GOAL: Recast the stretch of the listing below, from the line containing "In this picture, does" through the end of the listing, as a two-column CSV with the columns "query" and "response". Place each text and its answer in a single quoted field on one row, with line breaks turned into spaces.

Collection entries

· · · ·

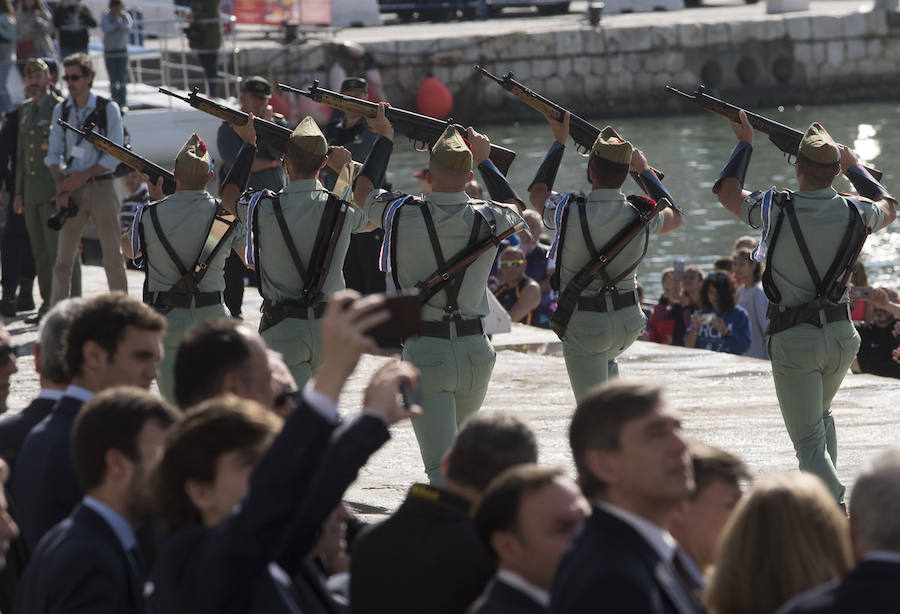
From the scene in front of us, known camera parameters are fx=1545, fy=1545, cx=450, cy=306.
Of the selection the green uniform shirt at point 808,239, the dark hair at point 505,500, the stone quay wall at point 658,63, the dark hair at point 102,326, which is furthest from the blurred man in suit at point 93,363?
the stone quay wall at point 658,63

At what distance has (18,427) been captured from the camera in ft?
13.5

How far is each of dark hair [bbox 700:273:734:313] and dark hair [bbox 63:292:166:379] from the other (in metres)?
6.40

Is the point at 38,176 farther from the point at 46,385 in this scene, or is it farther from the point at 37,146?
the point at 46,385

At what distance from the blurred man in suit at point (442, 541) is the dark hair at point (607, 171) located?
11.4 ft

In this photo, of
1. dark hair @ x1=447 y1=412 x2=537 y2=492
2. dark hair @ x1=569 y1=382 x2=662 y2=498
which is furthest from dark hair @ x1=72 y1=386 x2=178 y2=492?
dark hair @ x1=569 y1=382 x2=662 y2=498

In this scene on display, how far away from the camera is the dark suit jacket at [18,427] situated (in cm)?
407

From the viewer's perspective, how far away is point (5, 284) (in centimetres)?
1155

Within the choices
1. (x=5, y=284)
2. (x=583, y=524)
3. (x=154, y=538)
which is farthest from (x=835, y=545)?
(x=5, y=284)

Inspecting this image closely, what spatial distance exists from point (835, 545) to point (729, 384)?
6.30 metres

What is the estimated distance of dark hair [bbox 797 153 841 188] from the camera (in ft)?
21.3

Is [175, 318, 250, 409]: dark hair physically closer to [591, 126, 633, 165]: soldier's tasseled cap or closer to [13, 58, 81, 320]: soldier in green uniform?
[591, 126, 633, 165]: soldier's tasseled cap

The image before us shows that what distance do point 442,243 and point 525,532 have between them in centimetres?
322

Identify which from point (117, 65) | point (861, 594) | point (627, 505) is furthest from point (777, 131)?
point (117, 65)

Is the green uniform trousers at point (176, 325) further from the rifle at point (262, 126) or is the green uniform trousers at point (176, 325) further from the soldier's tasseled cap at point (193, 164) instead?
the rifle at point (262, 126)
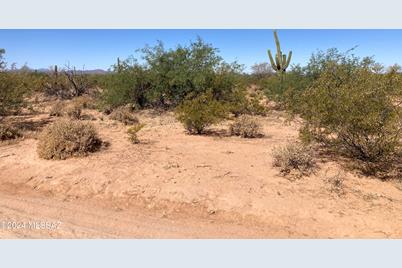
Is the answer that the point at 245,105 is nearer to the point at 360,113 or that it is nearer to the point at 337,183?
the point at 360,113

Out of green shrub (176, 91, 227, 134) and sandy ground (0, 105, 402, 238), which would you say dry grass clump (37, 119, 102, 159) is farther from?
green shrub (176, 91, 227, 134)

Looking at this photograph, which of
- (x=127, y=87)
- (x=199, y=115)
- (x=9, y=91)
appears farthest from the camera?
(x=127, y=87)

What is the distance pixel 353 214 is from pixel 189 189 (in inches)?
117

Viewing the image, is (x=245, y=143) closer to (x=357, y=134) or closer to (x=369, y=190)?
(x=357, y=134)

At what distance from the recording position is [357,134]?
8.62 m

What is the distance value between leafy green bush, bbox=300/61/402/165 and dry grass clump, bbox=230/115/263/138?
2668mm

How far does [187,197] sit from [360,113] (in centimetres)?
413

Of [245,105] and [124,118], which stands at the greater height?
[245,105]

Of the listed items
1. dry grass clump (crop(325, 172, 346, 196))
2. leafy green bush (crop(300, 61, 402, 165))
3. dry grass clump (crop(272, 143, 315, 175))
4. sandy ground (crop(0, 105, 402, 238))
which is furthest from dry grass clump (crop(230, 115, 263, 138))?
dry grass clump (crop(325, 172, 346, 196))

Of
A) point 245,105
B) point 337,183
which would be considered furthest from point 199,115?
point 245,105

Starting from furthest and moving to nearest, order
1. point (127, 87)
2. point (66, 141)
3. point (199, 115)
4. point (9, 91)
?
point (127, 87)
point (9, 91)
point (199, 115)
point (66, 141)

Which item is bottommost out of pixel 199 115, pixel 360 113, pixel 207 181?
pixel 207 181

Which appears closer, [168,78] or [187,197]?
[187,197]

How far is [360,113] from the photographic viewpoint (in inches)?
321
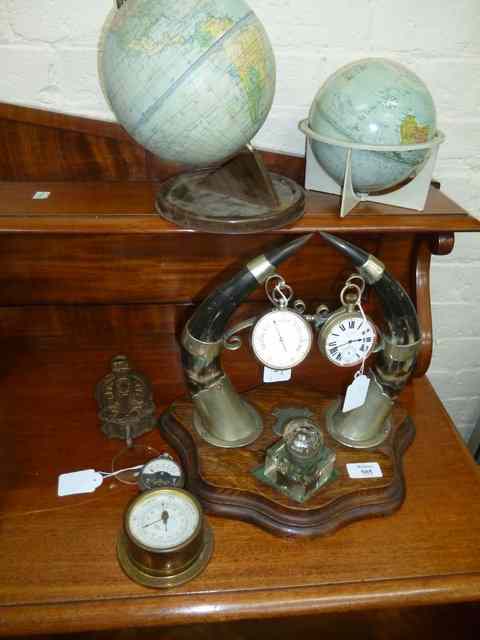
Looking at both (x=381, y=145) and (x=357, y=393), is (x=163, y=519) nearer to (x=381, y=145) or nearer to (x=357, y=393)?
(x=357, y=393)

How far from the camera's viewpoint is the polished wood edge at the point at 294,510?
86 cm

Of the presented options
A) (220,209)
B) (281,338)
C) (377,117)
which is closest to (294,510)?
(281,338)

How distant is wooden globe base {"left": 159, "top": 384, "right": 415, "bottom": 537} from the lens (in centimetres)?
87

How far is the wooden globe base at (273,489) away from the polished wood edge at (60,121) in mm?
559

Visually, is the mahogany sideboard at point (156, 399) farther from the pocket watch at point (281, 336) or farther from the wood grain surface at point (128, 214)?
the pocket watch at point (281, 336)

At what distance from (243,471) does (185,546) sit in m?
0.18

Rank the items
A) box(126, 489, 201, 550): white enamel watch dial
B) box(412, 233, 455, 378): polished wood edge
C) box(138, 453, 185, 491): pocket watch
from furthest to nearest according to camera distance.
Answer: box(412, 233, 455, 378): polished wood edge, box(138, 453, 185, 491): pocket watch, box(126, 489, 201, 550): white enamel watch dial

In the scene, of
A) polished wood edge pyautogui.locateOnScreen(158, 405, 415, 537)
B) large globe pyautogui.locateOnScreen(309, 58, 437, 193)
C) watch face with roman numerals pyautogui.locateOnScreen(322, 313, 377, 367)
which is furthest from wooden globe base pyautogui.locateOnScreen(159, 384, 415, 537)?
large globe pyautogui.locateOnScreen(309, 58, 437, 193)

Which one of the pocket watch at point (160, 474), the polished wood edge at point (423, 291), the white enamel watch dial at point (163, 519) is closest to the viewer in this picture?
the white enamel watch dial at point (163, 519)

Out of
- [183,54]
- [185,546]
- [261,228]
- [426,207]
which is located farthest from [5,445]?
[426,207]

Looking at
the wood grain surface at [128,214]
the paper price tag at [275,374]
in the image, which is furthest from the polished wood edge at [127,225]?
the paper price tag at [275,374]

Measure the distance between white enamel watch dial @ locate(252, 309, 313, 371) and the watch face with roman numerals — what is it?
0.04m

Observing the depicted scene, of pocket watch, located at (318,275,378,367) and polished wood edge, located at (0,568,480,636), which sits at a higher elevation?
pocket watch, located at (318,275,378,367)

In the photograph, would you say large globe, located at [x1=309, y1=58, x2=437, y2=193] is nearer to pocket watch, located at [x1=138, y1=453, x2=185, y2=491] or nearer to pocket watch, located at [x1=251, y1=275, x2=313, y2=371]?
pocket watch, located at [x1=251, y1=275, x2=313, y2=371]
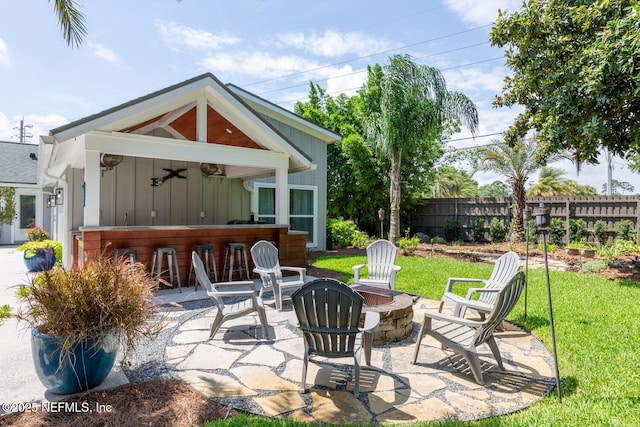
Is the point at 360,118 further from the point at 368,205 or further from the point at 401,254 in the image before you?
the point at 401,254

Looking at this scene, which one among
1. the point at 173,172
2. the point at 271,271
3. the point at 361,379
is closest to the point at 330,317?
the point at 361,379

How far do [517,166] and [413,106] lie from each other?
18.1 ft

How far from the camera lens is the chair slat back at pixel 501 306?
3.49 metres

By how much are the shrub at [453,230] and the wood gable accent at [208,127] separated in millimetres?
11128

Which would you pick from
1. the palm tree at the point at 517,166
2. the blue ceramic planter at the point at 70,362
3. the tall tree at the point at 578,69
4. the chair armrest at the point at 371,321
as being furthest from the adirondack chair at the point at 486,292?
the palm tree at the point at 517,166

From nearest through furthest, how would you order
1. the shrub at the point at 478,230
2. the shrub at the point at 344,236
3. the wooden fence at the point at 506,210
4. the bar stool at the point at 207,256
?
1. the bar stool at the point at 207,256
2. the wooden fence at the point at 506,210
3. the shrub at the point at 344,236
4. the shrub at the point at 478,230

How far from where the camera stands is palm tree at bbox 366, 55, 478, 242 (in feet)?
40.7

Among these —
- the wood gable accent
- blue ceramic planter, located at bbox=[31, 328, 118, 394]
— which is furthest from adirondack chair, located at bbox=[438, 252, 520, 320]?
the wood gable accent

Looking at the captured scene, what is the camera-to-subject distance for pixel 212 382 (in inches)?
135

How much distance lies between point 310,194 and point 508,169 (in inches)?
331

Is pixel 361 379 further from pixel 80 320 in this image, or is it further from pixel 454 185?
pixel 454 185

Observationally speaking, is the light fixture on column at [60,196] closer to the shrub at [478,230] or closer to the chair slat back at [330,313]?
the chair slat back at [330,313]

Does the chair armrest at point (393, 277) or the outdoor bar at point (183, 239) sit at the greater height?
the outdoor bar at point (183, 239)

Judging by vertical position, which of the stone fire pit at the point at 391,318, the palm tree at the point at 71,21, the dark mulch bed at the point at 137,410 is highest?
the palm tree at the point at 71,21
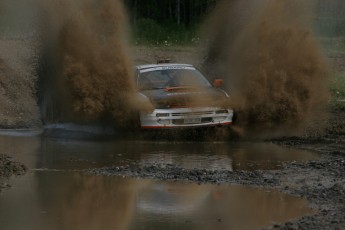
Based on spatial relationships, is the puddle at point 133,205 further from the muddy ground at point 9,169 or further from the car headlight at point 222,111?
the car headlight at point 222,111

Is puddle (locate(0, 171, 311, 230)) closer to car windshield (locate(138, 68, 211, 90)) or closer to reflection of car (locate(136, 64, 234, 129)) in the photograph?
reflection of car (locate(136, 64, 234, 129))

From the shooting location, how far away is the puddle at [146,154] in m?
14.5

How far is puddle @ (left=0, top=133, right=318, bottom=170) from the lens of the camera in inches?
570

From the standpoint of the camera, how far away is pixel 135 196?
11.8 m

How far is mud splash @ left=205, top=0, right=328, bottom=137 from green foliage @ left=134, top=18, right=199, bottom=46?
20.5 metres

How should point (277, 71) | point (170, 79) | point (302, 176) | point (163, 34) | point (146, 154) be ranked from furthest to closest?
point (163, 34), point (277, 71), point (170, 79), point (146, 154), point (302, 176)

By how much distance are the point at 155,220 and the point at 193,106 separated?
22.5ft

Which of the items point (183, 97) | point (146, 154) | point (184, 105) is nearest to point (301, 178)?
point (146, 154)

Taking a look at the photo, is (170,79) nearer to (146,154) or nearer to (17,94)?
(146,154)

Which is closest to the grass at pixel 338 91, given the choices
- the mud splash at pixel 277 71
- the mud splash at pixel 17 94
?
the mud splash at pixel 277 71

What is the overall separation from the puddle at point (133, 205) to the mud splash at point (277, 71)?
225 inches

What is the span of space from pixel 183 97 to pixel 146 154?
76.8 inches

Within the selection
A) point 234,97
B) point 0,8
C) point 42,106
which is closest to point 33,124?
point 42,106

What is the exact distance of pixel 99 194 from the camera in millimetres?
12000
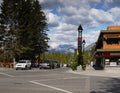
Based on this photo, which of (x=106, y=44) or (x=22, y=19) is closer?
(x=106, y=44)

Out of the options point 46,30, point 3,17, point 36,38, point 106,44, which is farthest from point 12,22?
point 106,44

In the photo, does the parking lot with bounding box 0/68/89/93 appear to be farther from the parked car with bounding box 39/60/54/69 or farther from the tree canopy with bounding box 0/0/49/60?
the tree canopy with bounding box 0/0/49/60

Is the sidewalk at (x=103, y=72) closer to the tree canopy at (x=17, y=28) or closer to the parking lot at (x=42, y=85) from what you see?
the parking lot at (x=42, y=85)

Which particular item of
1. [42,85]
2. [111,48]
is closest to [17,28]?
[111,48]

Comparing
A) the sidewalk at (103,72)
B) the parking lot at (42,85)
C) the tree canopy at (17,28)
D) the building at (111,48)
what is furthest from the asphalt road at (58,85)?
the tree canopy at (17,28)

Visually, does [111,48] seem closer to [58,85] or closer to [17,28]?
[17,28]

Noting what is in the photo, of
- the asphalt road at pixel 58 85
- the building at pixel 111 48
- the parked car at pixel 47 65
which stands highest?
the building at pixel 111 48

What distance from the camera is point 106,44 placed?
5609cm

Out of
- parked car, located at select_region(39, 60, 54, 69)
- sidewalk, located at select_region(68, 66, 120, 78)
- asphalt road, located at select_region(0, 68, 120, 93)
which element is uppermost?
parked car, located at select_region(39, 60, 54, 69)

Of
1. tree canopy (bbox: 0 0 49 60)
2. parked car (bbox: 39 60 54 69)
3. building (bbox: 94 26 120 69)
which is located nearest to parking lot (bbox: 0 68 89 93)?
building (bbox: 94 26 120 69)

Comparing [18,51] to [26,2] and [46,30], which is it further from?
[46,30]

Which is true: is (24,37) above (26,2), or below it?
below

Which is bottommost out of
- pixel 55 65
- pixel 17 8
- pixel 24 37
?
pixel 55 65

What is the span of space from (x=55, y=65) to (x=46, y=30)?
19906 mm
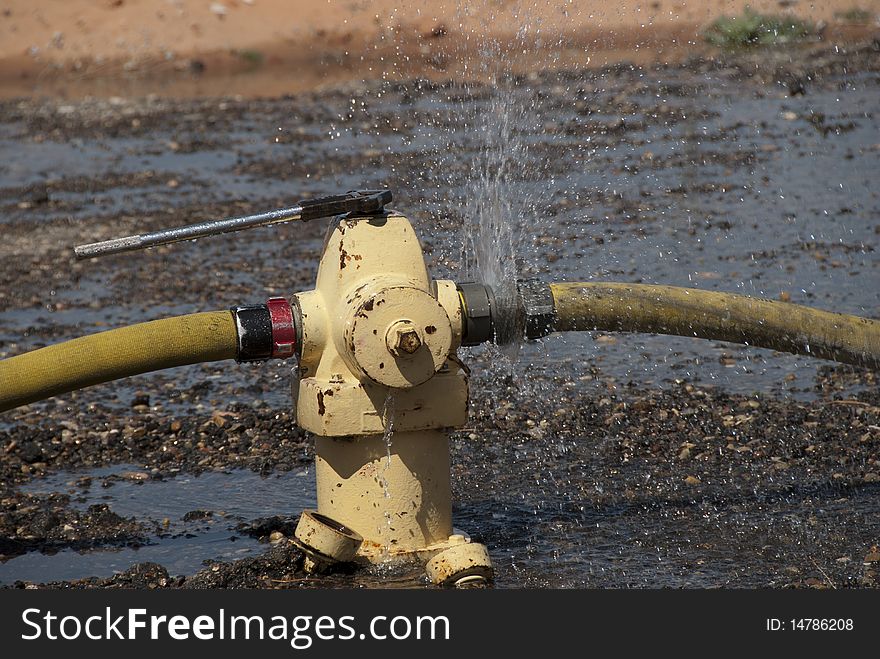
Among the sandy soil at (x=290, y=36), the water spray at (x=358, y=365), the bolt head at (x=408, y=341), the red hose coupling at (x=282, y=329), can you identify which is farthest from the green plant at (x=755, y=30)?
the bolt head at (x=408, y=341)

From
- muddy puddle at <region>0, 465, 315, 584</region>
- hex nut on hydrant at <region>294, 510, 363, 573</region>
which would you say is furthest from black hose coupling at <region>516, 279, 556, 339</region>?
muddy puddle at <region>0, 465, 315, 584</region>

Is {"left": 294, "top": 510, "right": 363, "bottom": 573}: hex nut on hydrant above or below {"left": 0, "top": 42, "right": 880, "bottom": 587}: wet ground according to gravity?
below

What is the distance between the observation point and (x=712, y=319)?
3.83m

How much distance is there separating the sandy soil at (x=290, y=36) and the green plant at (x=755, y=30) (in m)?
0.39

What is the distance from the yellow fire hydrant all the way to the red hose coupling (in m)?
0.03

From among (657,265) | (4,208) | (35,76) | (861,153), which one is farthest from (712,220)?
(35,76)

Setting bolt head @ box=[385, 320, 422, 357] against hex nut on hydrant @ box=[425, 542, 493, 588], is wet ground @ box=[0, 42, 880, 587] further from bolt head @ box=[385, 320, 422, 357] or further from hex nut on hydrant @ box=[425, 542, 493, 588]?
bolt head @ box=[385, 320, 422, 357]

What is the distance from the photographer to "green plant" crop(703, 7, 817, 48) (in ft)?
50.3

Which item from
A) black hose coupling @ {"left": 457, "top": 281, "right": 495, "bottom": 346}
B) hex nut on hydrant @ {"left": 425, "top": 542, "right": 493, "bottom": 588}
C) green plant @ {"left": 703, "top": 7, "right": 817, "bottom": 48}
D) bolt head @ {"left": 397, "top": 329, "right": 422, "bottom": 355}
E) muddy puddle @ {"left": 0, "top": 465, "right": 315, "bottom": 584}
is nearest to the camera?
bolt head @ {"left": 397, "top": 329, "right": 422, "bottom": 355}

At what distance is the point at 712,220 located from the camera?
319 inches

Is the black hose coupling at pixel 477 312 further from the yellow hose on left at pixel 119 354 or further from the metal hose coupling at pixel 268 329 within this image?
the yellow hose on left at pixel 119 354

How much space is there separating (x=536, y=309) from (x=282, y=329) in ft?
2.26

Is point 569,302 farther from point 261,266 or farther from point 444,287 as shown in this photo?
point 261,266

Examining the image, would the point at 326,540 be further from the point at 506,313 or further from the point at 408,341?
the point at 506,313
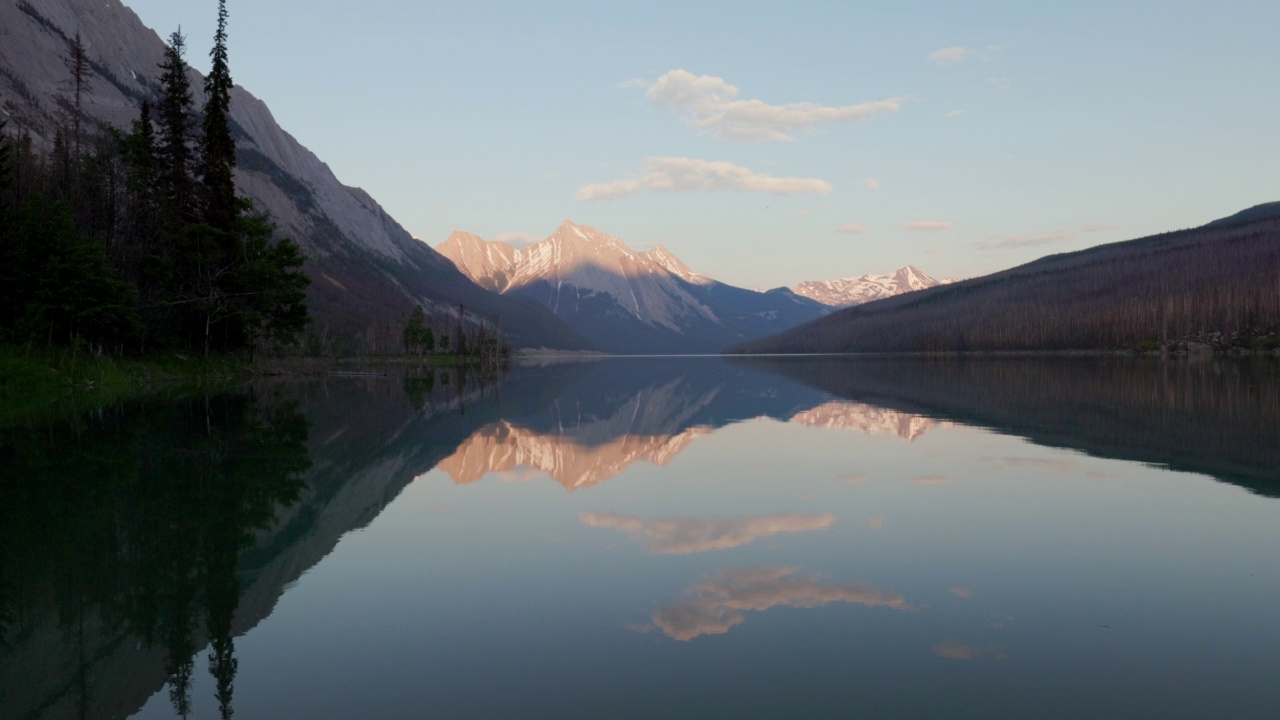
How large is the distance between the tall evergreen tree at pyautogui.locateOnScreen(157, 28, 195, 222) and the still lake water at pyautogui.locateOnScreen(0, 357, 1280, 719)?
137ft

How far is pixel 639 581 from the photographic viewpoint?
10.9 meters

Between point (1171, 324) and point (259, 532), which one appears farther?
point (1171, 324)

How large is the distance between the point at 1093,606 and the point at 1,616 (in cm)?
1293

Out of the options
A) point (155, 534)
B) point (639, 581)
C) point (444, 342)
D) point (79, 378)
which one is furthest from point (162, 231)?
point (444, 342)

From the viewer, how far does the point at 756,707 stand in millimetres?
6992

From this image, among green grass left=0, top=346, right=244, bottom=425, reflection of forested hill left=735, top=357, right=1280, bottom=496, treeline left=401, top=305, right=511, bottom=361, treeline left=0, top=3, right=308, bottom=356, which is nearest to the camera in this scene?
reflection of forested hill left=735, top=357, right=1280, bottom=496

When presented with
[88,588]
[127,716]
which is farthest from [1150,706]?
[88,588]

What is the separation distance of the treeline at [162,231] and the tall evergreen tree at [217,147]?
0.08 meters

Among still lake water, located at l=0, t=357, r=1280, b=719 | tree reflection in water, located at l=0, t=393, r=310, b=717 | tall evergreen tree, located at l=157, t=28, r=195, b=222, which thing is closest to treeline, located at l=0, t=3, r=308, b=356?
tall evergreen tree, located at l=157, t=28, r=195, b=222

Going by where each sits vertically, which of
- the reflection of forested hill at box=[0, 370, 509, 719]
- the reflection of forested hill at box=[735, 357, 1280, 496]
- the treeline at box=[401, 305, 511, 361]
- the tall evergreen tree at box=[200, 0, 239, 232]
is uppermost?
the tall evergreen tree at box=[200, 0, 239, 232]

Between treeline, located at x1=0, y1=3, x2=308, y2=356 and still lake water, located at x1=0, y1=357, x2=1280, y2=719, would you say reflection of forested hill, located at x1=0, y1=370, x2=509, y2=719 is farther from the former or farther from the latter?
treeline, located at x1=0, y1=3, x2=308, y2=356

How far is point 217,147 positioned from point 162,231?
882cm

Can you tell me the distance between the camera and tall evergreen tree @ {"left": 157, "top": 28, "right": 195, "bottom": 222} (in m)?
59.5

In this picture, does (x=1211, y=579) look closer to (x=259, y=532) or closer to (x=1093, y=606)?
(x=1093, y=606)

· · · ·

PROBLEM SOLUTION:
query,response
"In this picture, does (x=1211, y=579) look closer to (x=259, y=532) or closer to (x=1093, y=606)?","(x=1093, y=606)"